STATED EXERCISE — Return only the lines starting at the line that contains "Given these options —" and ending with the final line of the listing; include both endpoints.

»»

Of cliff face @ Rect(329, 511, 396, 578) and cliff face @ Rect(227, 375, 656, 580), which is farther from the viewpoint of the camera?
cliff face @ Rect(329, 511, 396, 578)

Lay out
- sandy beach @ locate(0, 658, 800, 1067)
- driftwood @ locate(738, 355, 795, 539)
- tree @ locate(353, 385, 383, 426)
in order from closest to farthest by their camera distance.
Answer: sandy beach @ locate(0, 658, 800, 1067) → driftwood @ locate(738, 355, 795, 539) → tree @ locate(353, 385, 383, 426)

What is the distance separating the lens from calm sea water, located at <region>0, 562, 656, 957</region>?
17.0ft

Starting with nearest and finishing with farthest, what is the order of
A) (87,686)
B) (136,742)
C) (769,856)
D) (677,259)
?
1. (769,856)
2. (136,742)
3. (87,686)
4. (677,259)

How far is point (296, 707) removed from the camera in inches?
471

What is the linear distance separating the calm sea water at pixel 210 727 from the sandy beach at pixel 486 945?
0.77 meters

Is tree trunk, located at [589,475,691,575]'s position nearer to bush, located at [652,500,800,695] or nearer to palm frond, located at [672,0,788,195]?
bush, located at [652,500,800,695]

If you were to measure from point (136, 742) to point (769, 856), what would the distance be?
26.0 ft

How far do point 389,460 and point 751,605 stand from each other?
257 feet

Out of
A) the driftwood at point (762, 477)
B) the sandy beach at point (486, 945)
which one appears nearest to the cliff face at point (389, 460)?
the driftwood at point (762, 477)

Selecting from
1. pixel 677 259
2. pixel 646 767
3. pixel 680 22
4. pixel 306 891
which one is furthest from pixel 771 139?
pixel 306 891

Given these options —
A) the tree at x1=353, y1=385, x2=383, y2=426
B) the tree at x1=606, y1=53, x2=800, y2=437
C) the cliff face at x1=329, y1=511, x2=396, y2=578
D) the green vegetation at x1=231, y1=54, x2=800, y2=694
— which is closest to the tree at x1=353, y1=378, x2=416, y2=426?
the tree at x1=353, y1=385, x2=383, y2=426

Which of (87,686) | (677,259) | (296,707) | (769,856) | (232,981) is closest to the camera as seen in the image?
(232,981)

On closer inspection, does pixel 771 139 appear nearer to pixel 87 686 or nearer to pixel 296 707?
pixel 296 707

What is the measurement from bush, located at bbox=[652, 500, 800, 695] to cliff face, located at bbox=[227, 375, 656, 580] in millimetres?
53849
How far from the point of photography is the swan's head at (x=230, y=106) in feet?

««

EXPECTED ANSWER —
Given these options —
A) the tree at x1=353, y1=385, x2=383, y2=426
B) the tree at x1=606, y1=53, x2=800, y2=437
C) the cliff face at x1=329, y1=511, x2=396, y2=578
D) the green vegetation at x1=231, y1=54, x2=800, y2=694
— which is closest to the tree at x1=353, y1=378, x2=416, y2=426?
the tree at x1=353, y1=385, x2=383, y2=426

Which of (87,686) | (677,259) | (296,707) | (769,856) | (232,981) is closest to the camera as seen in the image?
(232,981)

On closer inspection, does pixel 771 139 appear nearer to pixel 87 686 or nearer to pixel 296 707?
pixel 296 707

What is the measurement from bush, located at bbox=[652, 500, 800, 695] to cliff face, located at bbox=[227, 375, 656, 580] in millimetres?
53849
How far from the point of photography is the swan's head at (x=230, y=106) in feet?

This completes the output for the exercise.